The comment period opens Thursday for 45 days on an interim final rule (IFR) making temporary changes to the community bank leverage ratio (CBLR), according to filings made by federal banking agencies Wednesday.
The IFR was issued earlier this month and was effective then. However, the agencies still wanted to receive comments on the provision.
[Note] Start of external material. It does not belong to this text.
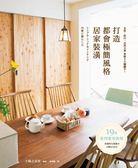 (二手書)打造都會極簡風格居家裝潢:木質‧純白‧自然元素 掌握3大關鍵字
Under the IFR issued April 6, community banking organizations that have leverage ratios of 8% or more – and which meet certain other conditions – may begin using the CBLR framework beginning in the second quarter of 2020 and through year’s end; they will have until the start of 2022 to take advantage of the framework before the ratio gradually reverts to 9%.
Issued by the Federal Deposit Insurance Corp. (FDIC), the Federal Reserve, and the Office of the Comptroller of the Currency (OCC), the IFR states that the CBLR will be 8% beginning in the second quarter and for the remainder of calendar year 2020, 8.5% for calendar year 2021, and 9% thereafter.
The IFR maintains a two-quarter grace period for a qualifying community banking organization whose leverage ratio falls no more than 1% below the applicable community bank leverage ratio.
The rule implements provisions of the Coronavirus Aid, Relief, and Economic Security Act (CARES Act), enacted March 27, which requires the agencies to temporarily lower the community bank leverage ratio to 8%.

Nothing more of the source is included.